As the contents of my hand fell to the earth, I discovered that the spider was actually connected to the bead.  "How curious", I thought.  As I strained to look closer from my now safe distance, I soon realized that the bead was not a bead at all, rather it was the spiders egg sac.

My first instinct was to step on it... fair consequence for all spiders who enter This Grandmother's Garden.  No sooner had I thought the thought when a wave of unexpected compassion spread over me. I found myself pausing... "You can live," I said to this little mama with her expectant babies. I gently replaced the cover of debris in which she was hiding.  "You can live." I repeated aloud, somewhat surprised with my actions and I slowly walked away.

I've reflected on this experience several times since its occurrence and each time a smile comes to my face as I feel a sweet connection to this little spider family... to all things living, all creatures great and small, the Lord God loveth all.  Hm-m-m... not so sure I can love spiders, but I've certainly taken a step toward tolerance.

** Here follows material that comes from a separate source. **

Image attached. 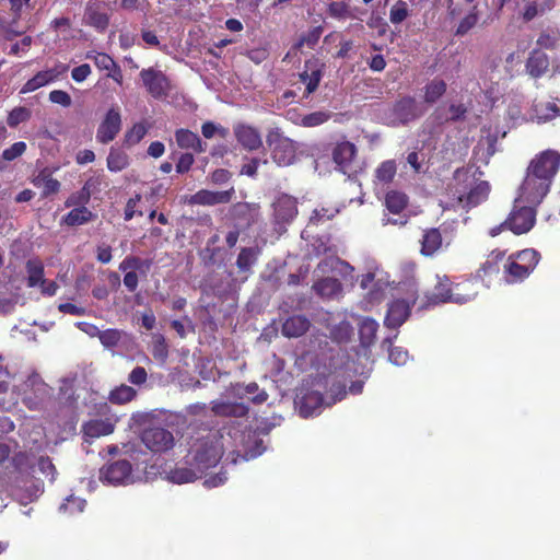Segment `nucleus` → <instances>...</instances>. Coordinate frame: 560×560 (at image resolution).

Is there a greater lesson to be learned here? 

Thursday, February 14, 2013

On My Way to Somewhere

The bright flowers in the old man's basket caught my eye 
as I drove down the busy road on my way to somewhere.

I wanted to stop, to watch this tender act of love unfold, 
but it was a busy, busy day... so much to do, so many deadlines to meet.  

In seconds, 
my heart captured this tender moment, 
and here I am, days later, still reflecting on the scene.
 


I've played those few seconds over and over again in my mind,
touched by what I saw 
and the feelings it drew from my heart.

Funny how our minds can do that, 
remember as though it's just happening.
And still... I long to stop.



I was trying to stay focused on the road ahead 
as I drove past the old rock walled cemetery.  

I was very much aware that the cemetery was there 
with its carefully placed stones and stately trees lining the perimeter. 

I took a quick glance to my right as I drove by, 
knowing that for whatever reason, 
the view of this landscape brings solace to my soul.



What I saw in those few short seconds 
was far more than I had ever expected.

There... an old man in a wool winter coat and gentleman's hat
walked rather briskly,
his long strides defining his haste to go somewhere. 
His slightly bent frame revealed hands wrapped around handles of a modified walker,
a wire basket attached to the front.

There, in the basket, lay the bright bouquet of fresh flowers, 
a stark contrast to the somber grays and whites of this cold and dreary winter's day.



Instinct whispered to me... slow down 
 as I sensed something quite wonderful happening within my view. 

Mindful of deadlines to meet with cars pressing behind me
on their way to their own somewhere
I did not slow down,
though deep within my heart I wished that I could. 
Perhaps it was better that I did not,
never would I want to intrude on such a private moment.




I can only imagine the portion of this story 
that I did not see:
The old man, intent to reach the grave of his Sweetheart
before the approaching storm, walked briskly. 

The sweet and abiding love they shared... still deep and vibrant within his broken heart,
beckoned him to leave this token of remembrance...
a sweet bouquet of flowers.


Perhaps this was not his first such visit...
my imagination tells me it was not.

The love of his lifetime had passed on...
long before his heart could bear to part with her.

Can two hearts so intertwined ever  bear to part?




My own heart skips with joy 
that I have such a love in my life. 

Still living and breathing, 
he walks with me side by side... sharing my everyday. 

♥  ♥  ♥

Though reason tells me, we too, will part in some distant future,
I know in my heart it will be but for a season.
He's my forever  love...
how sweet will be the reunion.

I wonder if he'll bring me flowers?

Friday, October 19, 2012

Farewell...


Sighing farewell to the bright stars of my garden...
the orange and pink zinnias,
the rosy dahlias.
They have all succumbed to the first frost.
The leaves of my trees are politely turning colors to ease my grief.